If a broader policy goal is to build financial inclusion, literacy and capability, reducing choice is an odd way to go about it. Research suggests many low income people feel disengaged from financial services, or are deterred from accessing and using transaction services for a range of psychological and cultural reasons. Choice is necessary for financial wellbeing, potentially more important than income level. Removing choice may lead benefit recipients to consider disengaging from a system that exerts control regardless of whether they exhibit any behaviours Government is trying to change.
Choosing to disengage may appear extreme but consider potential equivalents. For example, if accessing a Medicare rebate required patients to see specific doctors who gave their clinical notes to Government, most would consider the intrusion unacceptable. How many people who could only afford to see the Government-designated doctor would choose to go without? Regardless of whether benefit recipients chose disengagement over a cashless card, it is hard to reconcile the approach with consumer empowerment models like the National Disability Insurance Scheme and reforms in aged care.
Expanding the cashless card may also influence supply side behaviours. At present, delivery is managed by boutique financial services provider Indue. Talk of expansion has however attracted interest from large businesses, unsurprising when a national rollout may require the participation of over two million Australians. A group including the Commonwealth Bank, Coles, Woolworths, Aldi, PayPal and EFTPOS recently provided a report to Parliamentarians on the potential for expansion. A group spokesperson claimed, “The only thing difference about the cashless debit card is the limiting and prohibition of certain products.” (p. 9)
The claim ignores the removal of participant choice of account, provider, terms and conditions and a range of basic consumer protections and rights. Large scale expansion might also change the commercial incentives for maintaining a broad range of affordable basic bank accounts.
Poverty or participation
Poverty is not exclusively determined by limited material resources.

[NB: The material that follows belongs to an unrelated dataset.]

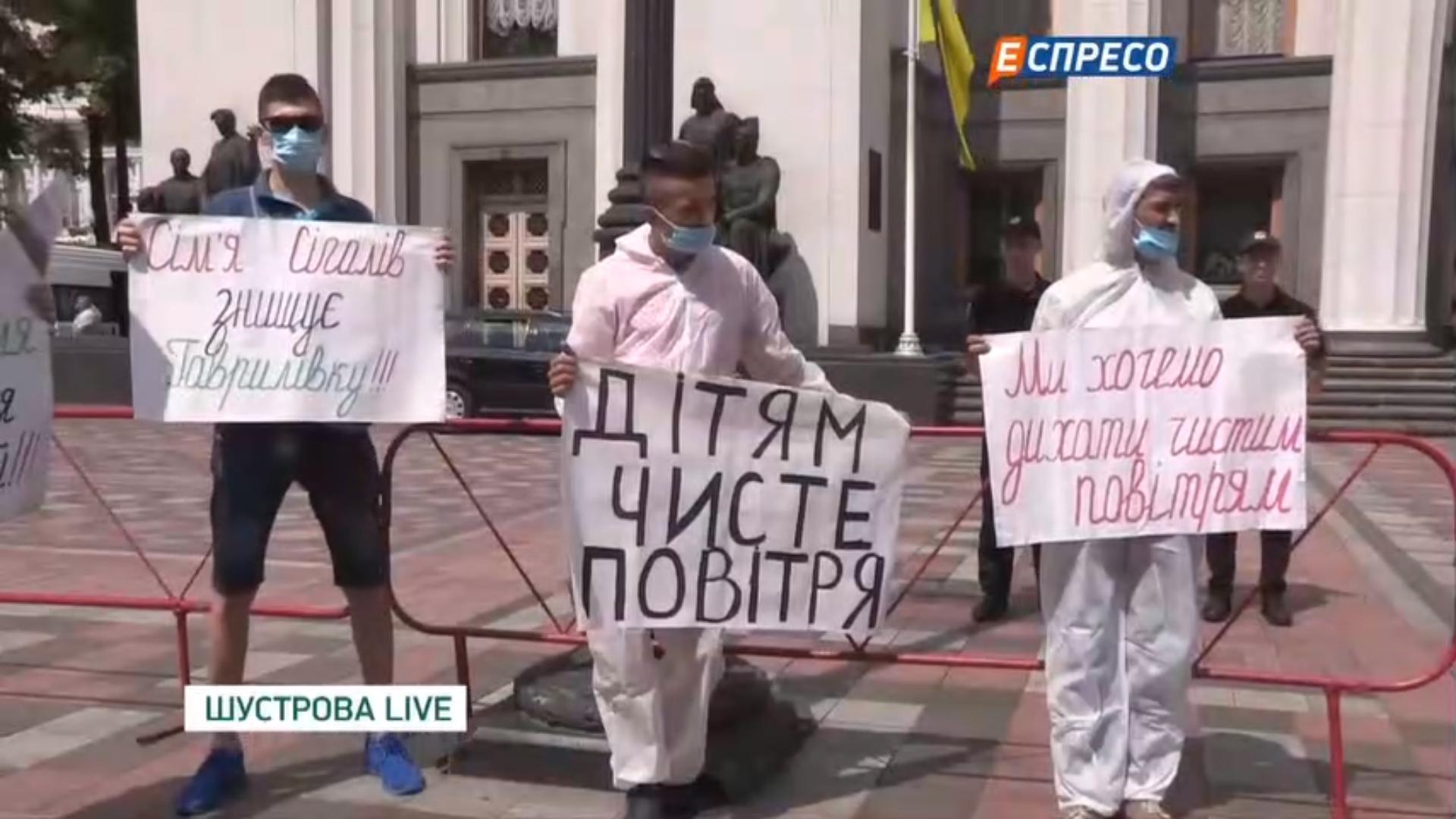 Куриный скандал на Киевщине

The United Nations’ definition of poverty includes the following:
"Fundamentally, poverty is a denial of choices and opportunities, it is a violation of human dignity. It means lack of basic capacity to participate effectively in society."
By removing choice about where income is directed and how it is spent, from people who already have very little, the experience of poverty is compounded. It is the absolute opposite of inclusion through participation.